Publish a Resource Landing Page
During the COVID-19 pandemic, we’ve seen nonprofits across the sector stepping up to create web pages with valuable resources for their supporters and constituents. You’ll want to follow some basic best practices for landing pages, but generally, this offers a very flexible format that’s easy to update and share widely. Don’t forget about adding it to your site’s navigation menu and adding links to it from related pages and digital communications.
Create a Campaign Page
Some emergencies could mean that your nonprofit is in need of critical supplies or funding to carry out your mission and address unforeseen challenges. Rather than trying to rework your normal online donation process, creating a campaign-specific page related to the crisis can keep your message crisp and design on-point. Adding a custom form that’s specific to the crisis can also help build trust with potential donors, reassuring them that their gift will be applied to the greatest need.

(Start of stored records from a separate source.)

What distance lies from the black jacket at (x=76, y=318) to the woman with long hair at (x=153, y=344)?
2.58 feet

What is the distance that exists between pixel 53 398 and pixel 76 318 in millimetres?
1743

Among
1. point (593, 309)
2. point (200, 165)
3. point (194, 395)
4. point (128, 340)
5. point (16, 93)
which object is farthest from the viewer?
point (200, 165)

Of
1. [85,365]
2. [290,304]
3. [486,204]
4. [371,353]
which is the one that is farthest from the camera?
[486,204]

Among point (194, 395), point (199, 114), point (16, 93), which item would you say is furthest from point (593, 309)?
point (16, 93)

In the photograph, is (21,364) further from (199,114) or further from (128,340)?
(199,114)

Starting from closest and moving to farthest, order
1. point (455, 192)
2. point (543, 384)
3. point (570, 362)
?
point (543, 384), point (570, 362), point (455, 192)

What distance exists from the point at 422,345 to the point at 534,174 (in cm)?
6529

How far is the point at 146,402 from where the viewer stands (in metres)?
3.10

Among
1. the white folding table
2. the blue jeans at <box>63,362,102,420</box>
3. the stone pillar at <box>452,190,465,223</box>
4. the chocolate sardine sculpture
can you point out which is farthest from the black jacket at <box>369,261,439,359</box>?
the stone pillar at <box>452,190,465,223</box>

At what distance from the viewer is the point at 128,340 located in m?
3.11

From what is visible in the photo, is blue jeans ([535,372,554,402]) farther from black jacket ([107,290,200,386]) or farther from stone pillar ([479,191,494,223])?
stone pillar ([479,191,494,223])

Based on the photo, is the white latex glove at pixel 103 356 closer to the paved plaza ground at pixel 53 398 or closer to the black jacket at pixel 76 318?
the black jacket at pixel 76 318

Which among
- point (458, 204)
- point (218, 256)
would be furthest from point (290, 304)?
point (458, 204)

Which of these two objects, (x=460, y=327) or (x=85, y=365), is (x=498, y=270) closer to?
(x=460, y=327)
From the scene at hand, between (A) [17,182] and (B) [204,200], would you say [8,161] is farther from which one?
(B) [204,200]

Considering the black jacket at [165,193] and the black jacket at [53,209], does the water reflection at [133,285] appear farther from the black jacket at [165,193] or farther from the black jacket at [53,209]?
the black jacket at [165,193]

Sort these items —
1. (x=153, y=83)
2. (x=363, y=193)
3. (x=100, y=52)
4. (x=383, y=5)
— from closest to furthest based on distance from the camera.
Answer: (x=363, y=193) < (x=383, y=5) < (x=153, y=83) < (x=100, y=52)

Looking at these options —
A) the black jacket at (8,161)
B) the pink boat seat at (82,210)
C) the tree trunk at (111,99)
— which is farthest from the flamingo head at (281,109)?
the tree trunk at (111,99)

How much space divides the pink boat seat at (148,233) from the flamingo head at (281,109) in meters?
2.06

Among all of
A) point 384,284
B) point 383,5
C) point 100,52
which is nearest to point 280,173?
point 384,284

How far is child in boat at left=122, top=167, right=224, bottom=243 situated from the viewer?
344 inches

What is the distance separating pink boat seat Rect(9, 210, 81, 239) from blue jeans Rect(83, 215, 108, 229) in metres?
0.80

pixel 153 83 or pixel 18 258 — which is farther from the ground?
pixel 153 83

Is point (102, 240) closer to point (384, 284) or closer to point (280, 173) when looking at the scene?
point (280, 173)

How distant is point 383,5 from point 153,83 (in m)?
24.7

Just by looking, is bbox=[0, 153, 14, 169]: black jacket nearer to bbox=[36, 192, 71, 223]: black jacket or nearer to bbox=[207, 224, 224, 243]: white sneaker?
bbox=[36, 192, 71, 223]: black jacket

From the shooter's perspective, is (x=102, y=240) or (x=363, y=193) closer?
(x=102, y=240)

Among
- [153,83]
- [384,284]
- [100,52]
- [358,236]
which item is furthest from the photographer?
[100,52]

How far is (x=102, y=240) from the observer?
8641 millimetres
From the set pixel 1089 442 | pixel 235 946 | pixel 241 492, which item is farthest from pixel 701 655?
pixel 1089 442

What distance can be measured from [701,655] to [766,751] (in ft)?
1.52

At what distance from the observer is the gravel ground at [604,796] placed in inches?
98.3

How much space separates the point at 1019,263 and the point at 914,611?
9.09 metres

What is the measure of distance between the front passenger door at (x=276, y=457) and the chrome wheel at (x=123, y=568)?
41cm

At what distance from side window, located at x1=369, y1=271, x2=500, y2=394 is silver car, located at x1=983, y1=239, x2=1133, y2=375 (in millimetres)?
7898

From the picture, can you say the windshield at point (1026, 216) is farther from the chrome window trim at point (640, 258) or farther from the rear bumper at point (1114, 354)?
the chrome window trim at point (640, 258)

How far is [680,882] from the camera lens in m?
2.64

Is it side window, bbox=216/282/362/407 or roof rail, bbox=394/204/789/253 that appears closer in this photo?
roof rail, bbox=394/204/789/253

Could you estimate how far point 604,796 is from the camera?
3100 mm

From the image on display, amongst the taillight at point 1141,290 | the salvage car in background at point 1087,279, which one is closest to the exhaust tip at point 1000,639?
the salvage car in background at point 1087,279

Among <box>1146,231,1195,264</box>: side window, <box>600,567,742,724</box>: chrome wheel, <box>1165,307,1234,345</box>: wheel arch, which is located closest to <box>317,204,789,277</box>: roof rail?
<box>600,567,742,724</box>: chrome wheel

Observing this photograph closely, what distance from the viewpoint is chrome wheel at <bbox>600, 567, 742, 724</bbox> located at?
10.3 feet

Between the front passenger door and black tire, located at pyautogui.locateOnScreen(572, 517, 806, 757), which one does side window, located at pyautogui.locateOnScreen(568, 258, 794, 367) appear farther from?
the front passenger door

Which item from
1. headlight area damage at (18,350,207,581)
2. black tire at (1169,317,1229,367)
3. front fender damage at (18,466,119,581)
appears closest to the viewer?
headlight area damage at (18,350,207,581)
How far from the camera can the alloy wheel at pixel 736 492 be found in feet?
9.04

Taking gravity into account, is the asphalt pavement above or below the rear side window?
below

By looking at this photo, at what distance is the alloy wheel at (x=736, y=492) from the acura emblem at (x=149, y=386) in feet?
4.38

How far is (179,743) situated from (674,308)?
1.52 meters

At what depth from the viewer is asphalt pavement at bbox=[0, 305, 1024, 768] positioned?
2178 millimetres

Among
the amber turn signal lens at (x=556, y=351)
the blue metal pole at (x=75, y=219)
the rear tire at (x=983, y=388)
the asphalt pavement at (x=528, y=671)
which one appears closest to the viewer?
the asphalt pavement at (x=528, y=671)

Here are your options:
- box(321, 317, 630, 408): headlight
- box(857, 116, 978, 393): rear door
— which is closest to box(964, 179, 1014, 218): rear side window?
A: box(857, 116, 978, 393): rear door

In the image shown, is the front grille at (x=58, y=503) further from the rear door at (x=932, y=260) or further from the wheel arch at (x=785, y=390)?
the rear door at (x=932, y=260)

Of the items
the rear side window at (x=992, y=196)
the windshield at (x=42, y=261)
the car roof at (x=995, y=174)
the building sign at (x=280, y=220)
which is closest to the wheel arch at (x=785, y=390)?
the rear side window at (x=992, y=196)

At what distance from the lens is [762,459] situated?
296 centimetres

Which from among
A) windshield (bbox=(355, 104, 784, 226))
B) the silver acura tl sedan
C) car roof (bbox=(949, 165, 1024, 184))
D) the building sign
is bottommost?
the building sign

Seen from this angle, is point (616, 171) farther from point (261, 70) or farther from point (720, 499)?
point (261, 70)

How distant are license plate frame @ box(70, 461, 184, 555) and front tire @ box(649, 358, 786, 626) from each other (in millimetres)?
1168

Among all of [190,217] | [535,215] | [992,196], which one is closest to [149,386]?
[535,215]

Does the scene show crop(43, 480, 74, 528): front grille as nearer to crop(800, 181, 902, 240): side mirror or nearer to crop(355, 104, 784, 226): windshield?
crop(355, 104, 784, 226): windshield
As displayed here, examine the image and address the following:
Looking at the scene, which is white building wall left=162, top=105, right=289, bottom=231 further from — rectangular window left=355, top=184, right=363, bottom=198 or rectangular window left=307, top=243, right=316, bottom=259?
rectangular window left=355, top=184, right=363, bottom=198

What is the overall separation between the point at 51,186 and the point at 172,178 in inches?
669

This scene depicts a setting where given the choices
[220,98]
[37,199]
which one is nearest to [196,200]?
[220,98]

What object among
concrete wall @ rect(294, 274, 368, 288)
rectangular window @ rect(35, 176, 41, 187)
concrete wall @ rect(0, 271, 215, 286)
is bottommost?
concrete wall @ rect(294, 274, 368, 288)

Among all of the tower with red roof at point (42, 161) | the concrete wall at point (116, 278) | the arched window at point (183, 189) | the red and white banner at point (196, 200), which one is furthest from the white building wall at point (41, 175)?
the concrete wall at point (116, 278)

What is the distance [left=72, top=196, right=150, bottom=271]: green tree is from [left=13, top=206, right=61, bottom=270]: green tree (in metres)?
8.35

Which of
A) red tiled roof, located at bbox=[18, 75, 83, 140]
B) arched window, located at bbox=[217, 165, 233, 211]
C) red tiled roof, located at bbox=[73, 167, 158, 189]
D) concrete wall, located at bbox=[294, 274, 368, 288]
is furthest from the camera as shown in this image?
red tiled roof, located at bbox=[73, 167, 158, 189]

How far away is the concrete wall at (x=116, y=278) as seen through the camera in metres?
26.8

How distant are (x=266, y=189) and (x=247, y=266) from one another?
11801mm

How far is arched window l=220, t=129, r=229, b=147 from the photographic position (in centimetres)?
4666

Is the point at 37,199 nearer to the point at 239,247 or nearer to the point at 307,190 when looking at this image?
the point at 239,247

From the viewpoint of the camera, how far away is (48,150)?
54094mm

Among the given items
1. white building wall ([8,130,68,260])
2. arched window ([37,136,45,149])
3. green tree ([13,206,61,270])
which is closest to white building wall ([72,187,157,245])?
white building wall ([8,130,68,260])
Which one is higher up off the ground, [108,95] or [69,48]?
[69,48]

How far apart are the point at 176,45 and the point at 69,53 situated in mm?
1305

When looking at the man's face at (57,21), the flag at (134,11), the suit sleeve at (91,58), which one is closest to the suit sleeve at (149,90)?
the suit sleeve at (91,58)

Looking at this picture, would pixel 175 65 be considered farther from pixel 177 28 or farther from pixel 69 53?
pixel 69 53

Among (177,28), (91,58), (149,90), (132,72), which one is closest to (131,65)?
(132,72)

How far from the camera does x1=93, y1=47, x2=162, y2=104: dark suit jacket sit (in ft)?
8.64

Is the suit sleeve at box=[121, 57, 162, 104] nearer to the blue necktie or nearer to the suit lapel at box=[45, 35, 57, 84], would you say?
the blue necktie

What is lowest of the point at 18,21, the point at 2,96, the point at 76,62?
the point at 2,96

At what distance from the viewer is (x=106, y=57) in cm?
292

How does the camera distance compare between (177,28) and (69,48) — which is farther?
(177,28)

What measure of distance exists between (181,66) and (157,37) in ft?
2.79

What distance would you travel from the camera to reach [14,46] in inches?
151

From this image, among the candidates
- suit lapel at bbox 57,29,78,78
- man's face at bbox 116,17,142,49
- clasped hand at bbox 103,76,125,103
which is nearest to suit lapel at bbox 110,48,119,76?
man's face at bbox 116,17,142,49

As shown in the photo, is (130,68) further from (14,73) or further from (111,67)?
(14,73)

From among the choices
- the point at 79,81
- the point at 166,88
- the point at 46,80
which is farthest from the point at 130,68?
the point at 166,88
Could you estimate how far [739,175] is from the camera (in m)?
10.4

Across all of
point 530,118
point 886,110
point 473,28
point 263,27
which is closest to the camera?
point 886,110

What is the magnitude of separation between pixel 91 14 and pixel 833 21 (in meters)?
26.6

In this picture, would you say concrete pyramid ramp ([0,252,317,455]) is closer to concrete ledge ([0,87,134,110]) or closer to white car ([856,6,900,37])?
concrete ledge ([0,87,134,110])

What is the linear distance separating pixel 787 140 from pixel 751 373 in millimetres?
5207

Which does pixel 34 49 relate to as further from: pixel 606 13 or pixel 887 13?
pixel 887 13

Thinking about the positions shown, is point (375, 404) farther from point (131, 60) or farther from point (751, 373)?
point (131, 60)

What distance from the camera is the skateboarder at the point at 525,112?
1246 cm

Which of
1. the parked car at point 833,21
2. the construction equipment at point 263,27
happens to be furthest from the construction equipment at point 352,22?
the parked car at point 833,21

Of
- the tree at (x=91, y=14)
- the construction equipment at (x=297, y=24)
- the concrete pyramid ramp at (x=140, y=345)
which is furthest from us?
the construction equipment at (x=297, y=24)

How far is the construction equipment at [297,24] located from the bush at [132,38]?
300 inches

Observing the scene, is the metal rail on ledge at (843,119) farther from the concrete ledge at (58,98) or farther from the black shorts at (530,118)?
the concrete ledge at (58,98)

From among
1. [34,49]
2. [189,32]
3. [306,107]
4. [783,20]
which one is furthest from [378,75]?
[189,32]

How Not To Use Your Website
Realistically, not everything in your crisis communication plan will go perfectly. (Remember: try to be flexible!) But there are some ways of using your website that will limit the effectiveness and reach of your message. With accessibility and user-friendly experiences in mind, please avoid these common mistakes:
- Putting your announcement or linking to a landing page in a carousel on your homepage. It’s easy to miss and studies show that visitors tend to tune them out.
- Creating a landing page no one can find because it’s not included in your website’s navigation and not clearly linked on other important pages on your site.
- Adding your announcements or statements to the website (or in an email or on social media, for that matter) in a PDF or a screenshot.
- Forgetting to review your website updates on mobile devices to ensure that everything displays correctly and works the way you intended.
One more thing before I wrap this up: your website is a valuable tool, but it’s not immune in an emergency either. Just like you should have a crisis communication plan ready before there’s a crisis, your nonprofit’s website needs to be maintained over time and you should have a point person who knows the ins and outs so that you can implement your plan when needed. Now is the best time to start documenting how your site works so that you are comfortable relying on it in a crisis.
How else have you seen nonprofits leverage their websites in a crisis? Any other tips for using digital marketing in a crisis communication plan? Looking forward to hearing your thoughts in the comments.